# GIVEN PASSAGE
....

Severe impacts and inadequate national safeguards mean that displacement is a prominent cause of conflict. Recent analysis of hundreds of cases of conflict with local communities over investment projects show that displacement is the most frequent cause of conflicts between local communities and agriculture and hydropower projects, and is second only to environmental damage as a cause of conflicts with mining projects (TMP 2015). Concerns regarding displacement impacts have also been a focus of recent public criticisms of bilateral donor agencies (USAID 2016), while the World Bank’s own internal review found serious shortcomings in how projects involving resettlement have been assessed, overseen and followed up over two decades (World Bank 2014).

The prominence of compulsory displacement and resettlement issues in large-scale development has led to the widespread adoption of CDR policies by multilateral development banks as well as by some bi- lateral aid agencies.5 Key guiding principles regarding compulsory displacement and resettlement include to:

  • Avoid displacement and restrictions on access of resource-dependent communities as much as possible and, where unavoidable, minimize and mitigate their impacts.
  • Understand the legal and institutional context governing displacement, resettlement and compensation and identify gaps with international standards.
  • Identify all legitimate landholders affected by displacement and their claims. Legitimate landholders include those with formal legal rights; those without formal legal rights, but who have a claim recognized by the state; and those with no formal legal right or recognized claim but with rights that are recognized as legitimate through customary or traditional arrangements.
  • Identify and analyze risks to affected legitimate landholders. Common risks include: landlessness, joblessness, homelessness, marginalization, food insecurity, increased morbidity, lack of access to common property, loss of education, and community disarticulation (Cernea 1997).
  • If displacement is unavoidable, develop a dedicated plan for resettlement that mitigates identified risks. The resettlement plan should have a separate budget, implementation schedule and monitoring and reporting requirements.
  • Meaningfully consult all affected persons and provide opportunities for them to participate in planning and implementing resettlement programs, including access to appropriate grievance mechanisms (adapted from Springer and Campese 2010).
  • Set a standard to improve livelihoods and living standards through resettlement. Give priority to land- based resettlement strategies for those losing customary or statutory rights to land. Compensate affected people for the loss of land, resources and other assets to which they have legitimate customary or statutory rights, and ensure that alternative resources are sustainable and at least economically and culturally consistent with the losses incurred. Any cash compensation should be at replacement cost.

....

# DATA SHOWN
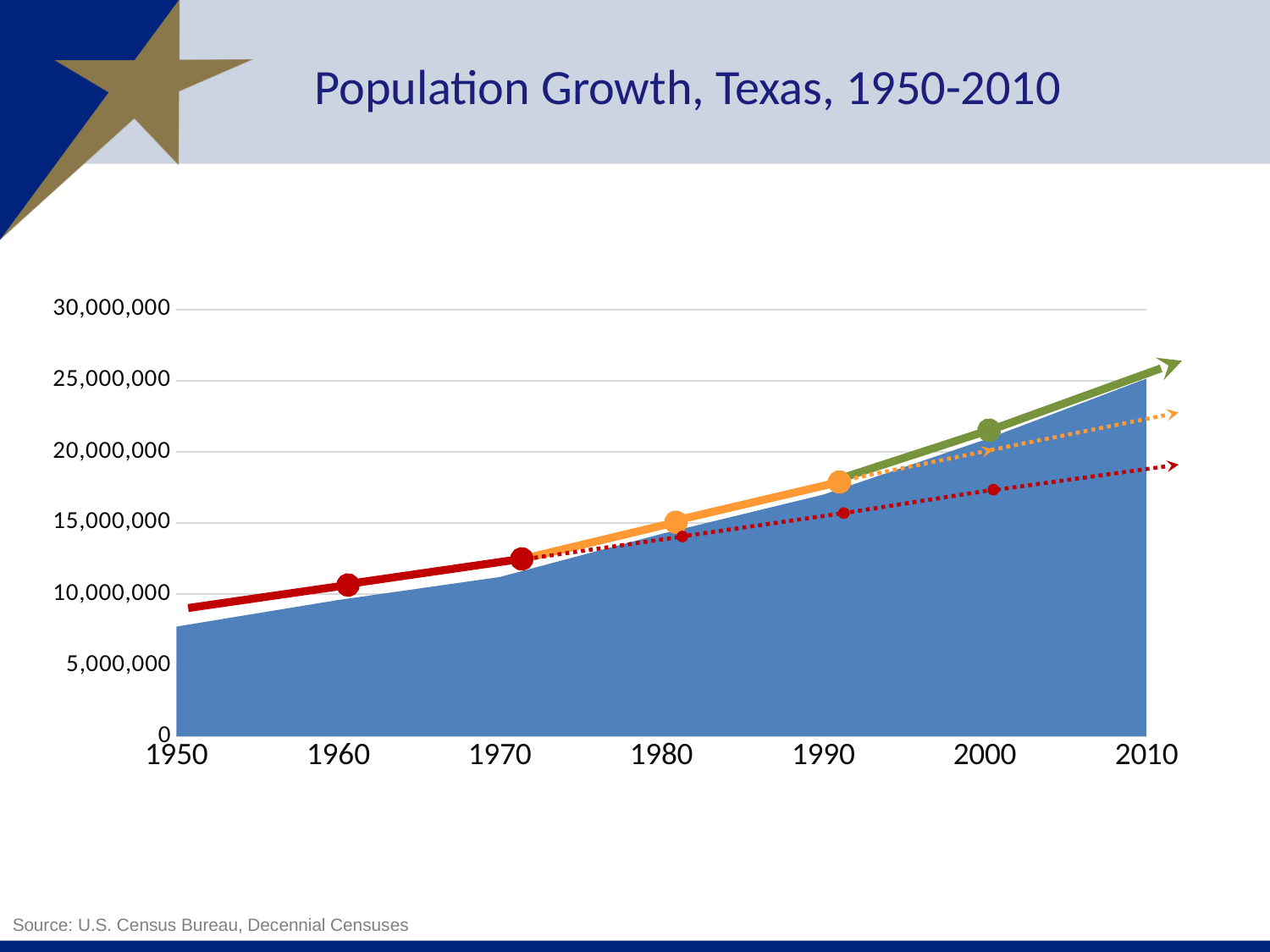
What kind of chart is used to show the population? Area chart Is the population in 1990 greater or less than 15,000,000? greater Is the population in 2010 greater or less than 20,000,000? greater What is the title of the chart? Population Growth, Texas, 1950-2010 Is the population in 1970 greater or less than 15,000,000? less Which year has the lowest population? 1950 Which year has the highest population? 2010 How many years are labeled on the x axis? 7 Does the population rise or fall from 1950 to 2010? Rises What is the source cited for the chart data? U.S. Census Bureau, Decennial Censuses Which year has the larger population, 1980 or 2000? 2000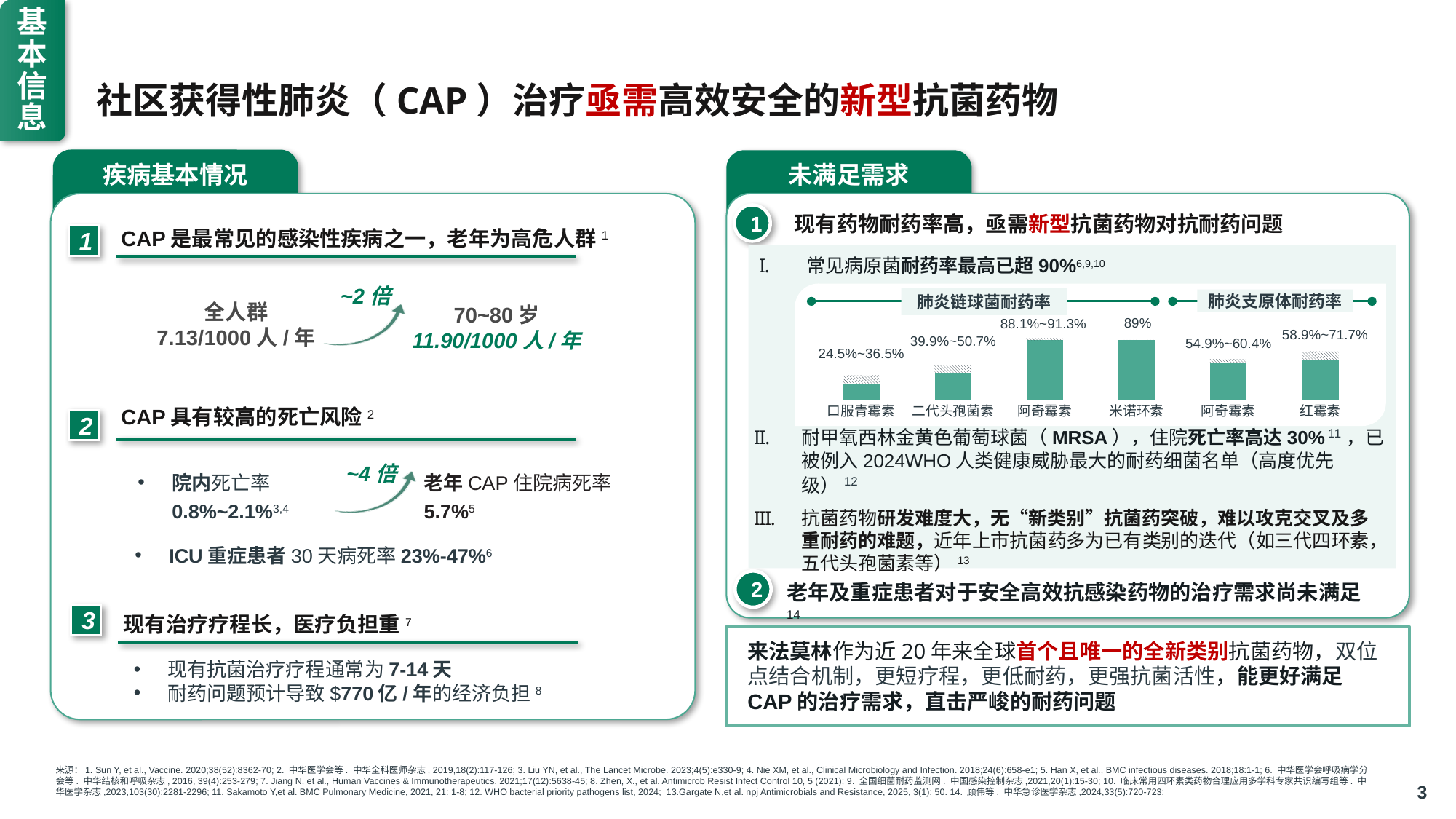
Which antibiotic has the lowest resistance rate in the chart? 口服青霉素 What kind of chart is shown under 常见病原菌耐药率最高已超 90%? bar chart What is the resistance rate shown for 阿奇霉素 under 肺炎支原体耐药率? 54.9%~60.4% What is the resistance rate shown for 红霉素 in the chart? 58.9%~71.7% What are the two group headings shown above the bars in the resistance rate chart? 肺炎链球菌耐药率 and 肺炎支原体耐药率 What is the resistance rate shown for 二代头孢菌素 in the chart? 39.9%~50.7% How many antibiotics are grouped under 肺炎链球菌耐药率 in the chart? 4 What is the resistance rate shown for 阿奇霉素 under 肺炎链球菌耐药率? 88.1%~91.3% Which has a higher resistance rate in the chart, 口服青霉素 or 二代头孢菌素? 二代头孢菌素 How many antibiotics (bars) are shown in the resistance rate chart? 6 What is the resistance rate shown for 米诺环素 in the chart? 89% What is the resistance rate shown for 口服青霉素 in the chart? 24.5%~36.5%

....

# WRITTEN TASK 1
In the resettlement passage, what does the stretch from "The prominence of" through "with international standards." read like with "multilateral development banks" swapped for "regional development banks"?
# WRITTEN TASK 2
Which sources does the resettlement passage cite in parentheses? Give each one with its year.
# WRITTEN TASK 3
How would you put this sentence from the resettlement passage into Spanish: "Any cash compensation should be at replacement cost."

# EXERCISE RESULT 1
The prominence of compulsory displacement and resettlement issues in large-scale development has led to the widespread adoption of CDR policies by regional development banks as well as by some bi- lateral aid agencies.5 Key guiding principles regarding compulsory displacement and resettlement include to:

  • Avoid displacement and restrictions on access of resource-dependent communities as much as possible and, where unavoidable, minimize and mitigate their impacts.
  • Understand the legal and institutional context governing displacement, resettlement and compensation and identify gaps with international standards.

# EXERCISE RESULT 2
TMP 2015
USAID 2016
World Bank 2014
Cernea 1997
Springer and Campese 2010

# EXERCISE RESULT 3
Cualquier compensación en efectivo debe ser al costo de reposición.